In a first mode the wall thickness is measured at a single point. Here the acoustic emitter and receiver, typically the sensitive fibre element, are positioned at substantially the same point along the pipeline, with the acoustic wave propagating substantially perpendicular to the pipeline. The wall thickness is derived from the propagation time of the acoustic wave for the forward and return pass through the pipeline wall.
In a second mode an average pipeline wall thickness is measured. Here an acoustic emitter positioned at a specific point along the pipeline wall sends a guided ‘lamb wave’ through the pipeline wall to a receiver positioned further along the pipeline. The propagation time of the lamb wave is a function of the average wall thickness between the emitter and receiver. The invention also makes it possible to employ modes in the group containing longitudinal waves, transverse waves, shear wave, Rayleigh waves, Stonely Waves and Sezawa love waves, in order to assess the physical condition of the pipeline. This invention makes it also possible to measure second acoustic reflection indicating solid build-up at pipe inner wall (e.g. sand, scale, asphaltenes, waxes) cracking, pitting, density variations and other material degradation and deficiencies. The fibre can also be used for communications such as for additional instruments communicating through the fibre infrastructure including instruments for measuring salinity and temperature. The fibre can be used as part of a distributed sensing system, specifically those that measure temperature, strain, and acoustic signals. The fibre can also be used for measuring additional parameters that could act as corrosion indicators, such as the presence of liquid water, humidity, salinity, pH, conductivity and hydrogen Additional parameters could also be measured for the purpose of compensating for environmental effects on other corrosion indicator measurements.

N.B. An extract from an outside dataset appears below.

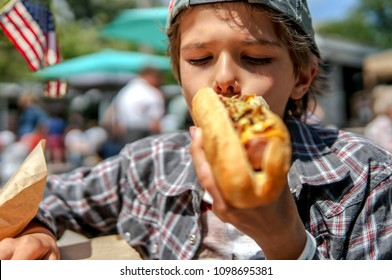 Boy eating barbecue grilled  hot dog on family picnic celebrating independence day with flag on the background, focus on face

In another embodiment, the invention monitors the wear and degradation of components internal to the pipeline/process vessel. This can be achieved by measuring the evolution in space and time of (i) acoustic signals transmitted through the pipeline wall, (ii) temperature, and (iii) the previously named parameters that act as corrosion indicators.
In a further embodiment a reference fibre is used, running parallel with the sensing fibre. The reference fibre could be used for example to compensate for the influence of temperature on the sensing fibre. The reference fibre could also be used to compensate for other environmental or system related effects on the sensing fibre.
In another embodiment the humidity and acoustic sensing elements are on separate optical fibres.
In yet another embodiment the excited and reflected acoustic signals are detected by a technology other than fibre optics, the detected signal is then encoded on the optical fibre by some means such as an amplified acoustic signal or electro optical protocols.
In a further embodiment the optical fibres are single lengths, or comprised of discrete sections that are assembled into one continuous length before, during or after the installation process. A modularised embodiment would be particularly compatible with modern insulation systems that comprise many discrete insulating units.
In a further embodiment, the acoustic emitter and received are replaced with other instrumentation that measures pipe vessel wall material degradation such as pitting, cracking and the presence of hydrogen typically. In such cases the fibre could be used as a medium to transmit data from these instruments to a remote location.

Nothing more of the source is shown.